The advantage of using plant-derived compounds for therapeutic purposes is that they do not exhibit much side effects compared to synthetic chemicals. The natural metabolites filtered by our experiment are extracted mostly from plants and bacteria have shown similarity to different binding molecules and possess different medicinal properties against different diseases i.e. cancer, inflammation, cough, diabetes, and influenza. 1-Deoxymannojirimycin and its derivatives may have anti-HIV activity. The Metabolites group of Bicluster 2 is glucosidase inhibitor which is an indication of the associativity of clustering similar metabolites and biological activity. Some metabolites have properties like protein kinase inhibitors or enzyme inhibitors. Natural Protein kinase inhibitors also have numerous biological activities like modulating signaling pathways, cell proliferation, and angiogenesis. Since the natural metabolites are precursors of many kinases development, the information provided here could be helpful to discover the kinases for spike protein attachment.

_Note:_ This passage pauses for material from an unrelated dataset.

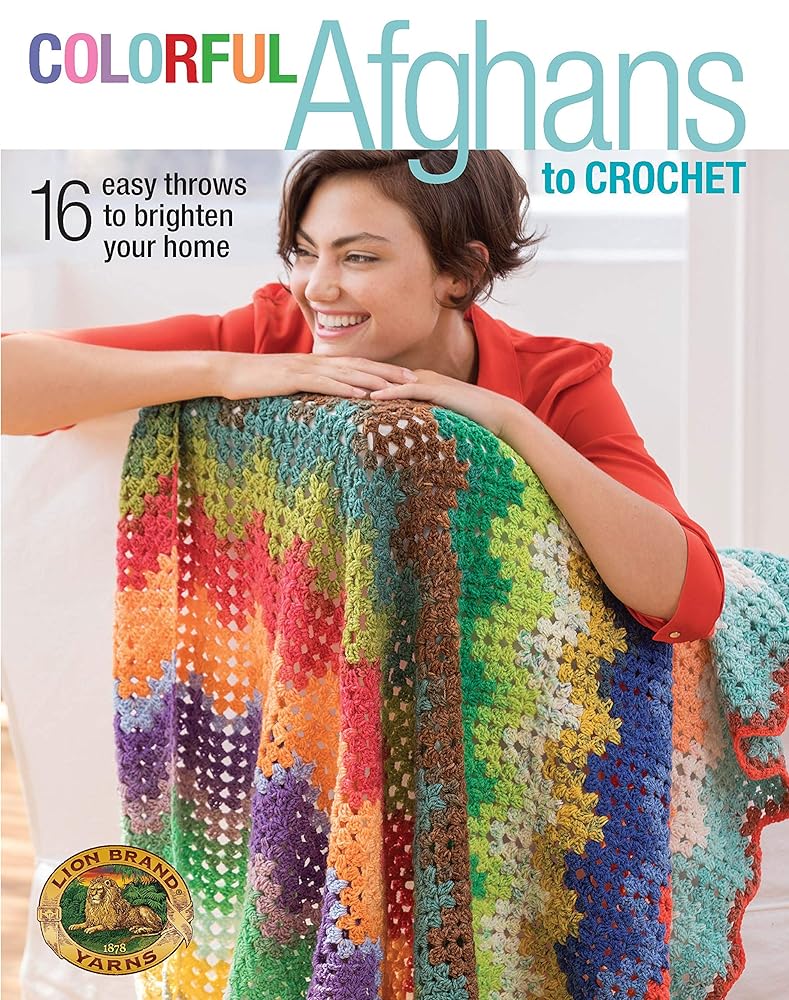 Colorful Afghans to Crochet-16 One-of-a-Kind Easy Throws to Brighten Your Home cover image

The clusters of spike proteins based on structural similarity, can help us to predict the affinity of secondary metabolites for proteins for which a binding metabolite could not be found. Figure 6(b) shows spike protein Cluster 2, where three proteins are shown by dragging somewhat outside. These three proteins namely 7nxb_C, 7e8m_A and 6zfo_A have pairwise more than 90% structural similarity. We predicted five secondary metabolites that can have binding affinity to the spike proteins 7nxb_C and 7e8m_A with I(S) = 0.5, T(D,M) = 1 and therefore W(S, D, M) = 0.5 (Fig. 6(a)). It may be concluded that the protein 6zfo_A is also very likely to bind with these molecules which can be established by further experimental verification.